Alternatively, the Offered Shares may be offered to or through underwriters,
brokers or dealers who may act solely as agents, or who may acquire Offered
Shares as principals. The distribution of the Offered Shares through such
persons may be effected in one or more transactions that may take place on the
NYSE, including block trades or ordinary broker's transactions, or through
privately negotiated transactions or sales to one or more brokers or dealers for
resale of such securities as principals, or otherwise at market prices
prevailing at the time of sale, at prices related to such prevailing market
prices or at negotiated prices. Usual and customary or specifically negotiated
brokerage fees or commissions may be paid by the Selling Shareholders in
connection with such sales. In connection with such sales, the Selling
Shareholders and any participating brokers or dealers may be deemed
"underwriters" as such term is defined in the Securities Act and the commissions
paid or discounts allowed to any of such underwriters, brokers, dealers or
agents, in addition to any profits received on resale of the Offered Shares if
any such underwriters, brokers, dealers or agents should purchase any Offered
Shares as a principal, may be deemed to be underwriting discounts or commissions
under the Securities Act.

▶ STORED DATA
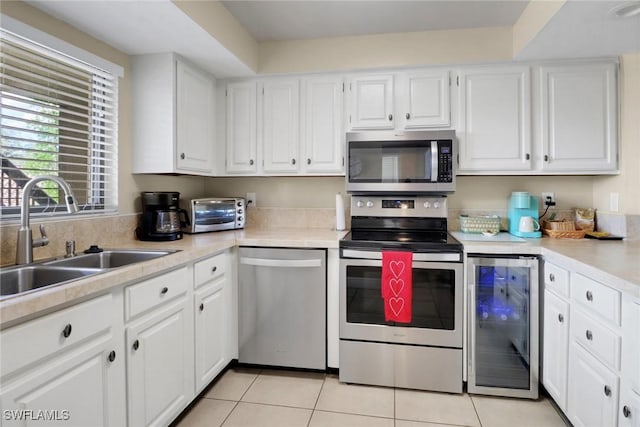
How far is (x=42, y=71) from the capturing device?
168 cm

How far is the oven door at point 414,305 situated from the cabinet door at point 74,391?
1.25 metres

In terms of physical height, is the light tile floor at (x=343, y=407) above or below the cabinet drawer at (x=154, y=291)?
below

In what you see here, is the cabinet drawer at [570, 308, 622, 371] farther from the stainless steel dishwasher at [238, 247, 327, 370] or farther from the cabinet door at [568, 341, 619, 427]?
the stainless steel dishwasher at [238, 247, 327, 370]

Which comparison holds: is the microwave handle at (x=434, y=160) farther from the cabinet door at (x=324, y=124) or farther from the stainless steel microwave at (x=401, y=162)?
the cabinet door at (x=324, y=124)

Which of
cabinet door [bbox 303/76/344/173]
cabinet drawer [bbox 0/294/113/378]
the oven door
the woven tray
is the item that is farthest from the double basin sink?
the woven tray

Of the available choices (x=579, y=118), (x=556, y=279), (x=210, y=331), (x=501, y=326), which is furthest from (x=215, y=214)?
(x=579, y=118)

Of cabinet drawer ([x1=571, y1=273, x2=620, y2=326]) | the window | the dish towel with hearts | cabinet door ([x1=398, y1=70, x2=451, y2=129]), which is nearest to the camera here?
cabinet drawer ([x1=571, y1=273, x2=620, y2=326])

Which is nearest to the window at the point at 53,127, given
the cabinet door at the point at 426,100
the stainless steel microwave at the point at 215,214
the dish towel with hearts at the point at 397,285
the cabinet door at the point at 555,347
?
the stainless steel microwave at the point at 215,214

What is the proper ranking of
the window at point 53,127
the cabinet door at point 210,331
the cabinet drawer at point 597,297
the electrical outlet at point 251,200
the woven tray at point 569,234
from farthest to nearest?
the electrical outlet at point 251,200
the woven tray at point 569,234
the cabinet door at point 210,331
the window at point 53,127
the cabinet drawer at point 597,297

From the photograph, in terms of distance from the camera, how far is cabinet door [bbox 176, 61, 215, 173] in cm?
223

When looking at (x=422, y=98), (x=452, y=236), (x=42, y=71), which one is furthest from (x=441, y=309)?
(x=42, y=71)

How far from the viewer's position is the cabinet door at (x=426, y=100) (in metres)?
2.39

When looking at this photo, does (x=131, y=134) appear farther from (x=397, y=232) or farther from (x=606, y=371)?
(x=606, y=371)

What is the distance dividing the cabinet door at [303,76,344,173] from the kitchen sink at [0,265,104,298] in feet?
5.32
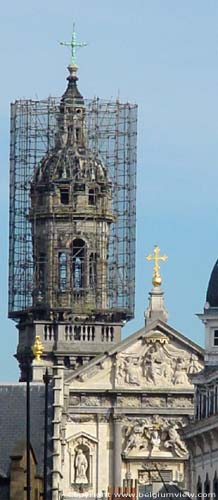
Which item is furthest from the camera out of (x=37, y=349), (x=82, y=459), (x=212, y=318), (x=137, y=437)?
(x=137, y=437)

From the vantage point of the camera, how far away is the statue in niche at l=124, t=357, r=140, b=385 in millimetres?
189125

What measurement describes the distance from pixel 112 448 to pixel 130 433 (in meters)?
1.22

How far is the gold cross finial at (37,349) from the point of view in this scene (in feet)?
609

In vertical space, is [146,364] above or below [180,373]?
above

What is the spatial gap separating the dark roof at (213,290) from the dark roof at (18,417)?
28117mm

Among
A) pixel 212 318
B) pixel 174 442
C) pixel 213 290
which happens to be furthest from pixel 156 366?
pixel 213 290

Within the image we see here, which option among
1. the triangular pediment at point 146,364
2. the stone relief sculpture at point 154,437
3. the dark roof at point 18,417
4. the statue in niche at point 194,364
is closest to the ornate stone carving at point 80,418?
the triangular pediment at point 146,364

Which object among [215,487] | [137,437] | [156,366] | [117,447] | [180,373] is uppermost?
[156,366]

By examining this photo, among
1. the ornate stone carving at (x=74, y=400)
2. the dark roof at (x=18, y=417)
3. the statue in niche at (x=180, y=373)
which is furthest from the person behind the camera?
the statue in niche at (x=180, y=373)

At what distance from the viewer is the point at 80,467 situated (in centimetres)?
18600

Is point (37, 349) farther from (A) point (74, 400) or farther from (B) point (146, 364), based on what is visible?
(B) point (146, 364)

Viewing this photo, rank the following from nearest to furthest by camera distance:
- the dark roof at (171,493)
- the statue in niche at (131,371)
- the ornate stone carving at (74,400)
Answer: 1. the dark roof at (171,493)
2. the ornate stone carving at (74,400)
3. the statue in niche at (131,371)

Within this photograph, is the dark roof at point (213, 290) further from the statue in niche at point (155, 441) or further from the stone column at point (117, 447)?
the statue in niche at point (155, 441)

▶ WHAT NEEDS TO BE DONE
Write the next portion of the passage on distributing the Offered Shares, starting after its final sentence. The listing is separate material and has no connection to the passage on distributing the Offered Shares.

▶ REPLY
The Company will bear all expenses (other than commissions or discounts
of underwriters, dealers or agents, brokers' fees, state and local transfer
taxes, and fees and expenses of counsel or other advisors to the Selling
Shareholders) in connection with the registration of the Offered Shares being
offered by the Selling Shareholders, estimated to be $23,670.14.
The Company has agreed to indemnify each Selling Shareholder who is or
was a holder of ASR OP Units (or UDR OP Units exchanged therefor) from certain
damages or liabilities arising out of or based upon any untrue statement of a
material fact contained in, or material omission from, the Registration
Statement.
If some or all of the Offered Shares are offered in an underwritten
offering, the terms of such underwritten offering, including the initial public
offering price, the names of the underwriters and the compensation, if any, of
such underwriters, will be set forth in supplements to this Prospectus.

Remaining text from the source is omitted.